Je dirai enfin que la conscience de la complexité humaine conduit à la bienveillance. La bienveillance permet de considérer autrui non seulement dans ses défauts et ses carences, mais aussi dans ses qualités, à la fois dans ses intentions et ses actions." (Edgar Morin, Leçons d’un siècle de vie, 2021)
En forme de message de Noël, je vous partage, dans un autre article, des extraits de son "Credo" et de son "Mémentos".
Un noël qui dépasse les chapelles et qui s’ouvre à tout le monde, chacun selon ce en quoi il croit, parce que le message, à mon sens, touche à l’universel.
“Le Covid nous rappelle que nous vivons une Aventure, une Aventure dans l’inconnu, l’Aventure inouïe de l’espèce humaine.” (Edgar Morin)

J’y vois comme une aube qui se lève sur l’an nouveau...
UBUNTU : Desmond Tutu et Mungi Ngomane, sa petite fille
La disparition de l’archevêque anglican du Cap, Demond Tutu, Prix Nobel de la paix, permet d’aller un pas plus loin, et de revenir sur une notion qui lui a été chère : l’« Ubuntu » cristallisée autour de la volonté de se voir en autrui, de se mettre à sa place, d’apprendre à l’écouter pour mieux le comprendre pour une vie plus harmonieuse dans le respect et la bienveillance.
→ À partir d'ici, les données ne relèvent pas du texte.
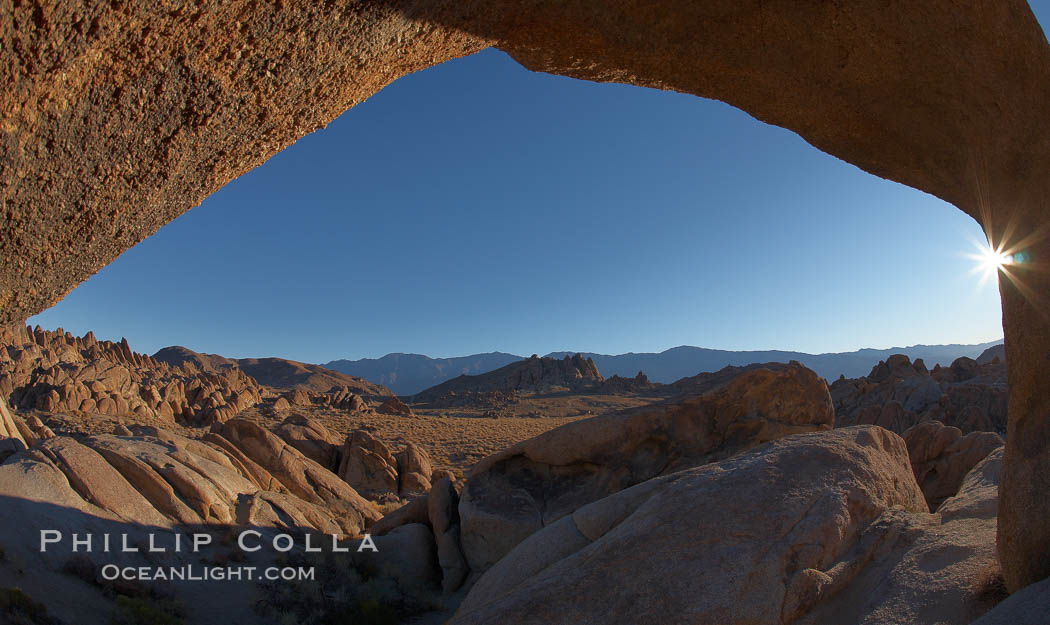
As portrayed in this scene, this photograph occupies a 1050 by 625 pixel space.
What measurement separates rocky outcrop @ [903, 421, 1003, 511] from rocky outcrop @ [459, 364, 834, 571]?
7.20 ft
VOIR Desmond Tutu, une lumière à l’aube de 2022>
Avec la pandémie de Covid-19 et le confinement de la moitié de la planète, nous avons vu la façon dont nous étions tous liés les uns aux autres, nous l’avons éprouvé dans notre chair. Chez beaucoup, cette crise a fait émerger un réel désir de changement.
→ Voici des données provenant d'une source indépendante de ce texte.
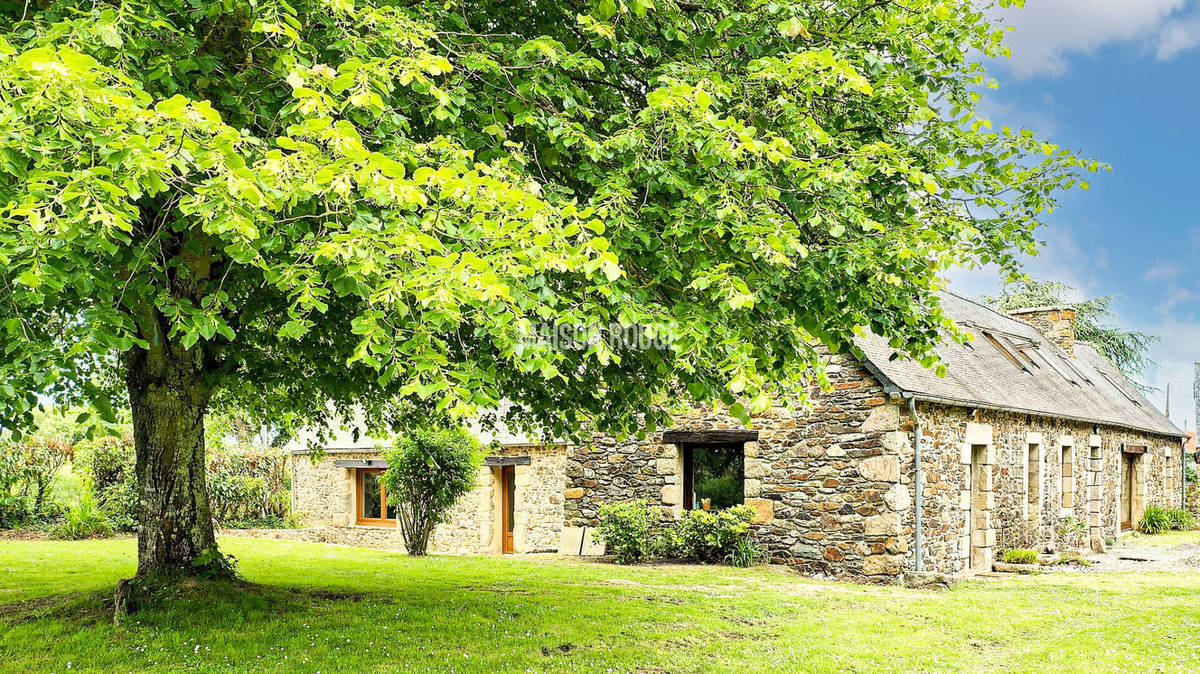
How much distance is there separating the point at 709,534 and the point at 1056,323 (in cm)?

“Ubuntu” un concept qui existe dans presque toutes les langues bantoues d’Afrique. il englobe la notion de communauté et d’interdépendance entre les êtres humains. Ubuntu est illustré clairement en zoulou et en bantou par le proverbe « Umuntu, ngumuntu, ngabantu », que l’on pourrait traduire par "l’individu n’est individu qu’à travers d’autres individus". Autrement dit, "je suis parce que tu es". Le Prix Nobel de la paix Desmond Tutu, qui a toujours prôné avec ferveur l’Ubuntu, en a résumé l’essence ainsi : "Mon humanité est entremêlée, inextricablement liée, à la tienne. Lorsque je te déshumanise, je m’inflige le même traitement inexorablement".
Comment ne pas penser à ce qui se joue pour le moment autour du Covid chez nous, en France et sur la planète entière ?
« J’ai souvent dit qu’ubuntu était l’un des plus grands cadeaux que l’Afrique ait faits à cette planète », écrit Mgr Desmond Tutu dans la préface d’Ubuntu – Je suis car tu es, écrit par Mungi Ngomane, petite fille de Desmond Tutu. [5]
Et pour conclure, avec Edgar Morin :
“La Réalité se cache derrière nos réalités.”
“L’esprit humain est devant la porte close du Mystère.”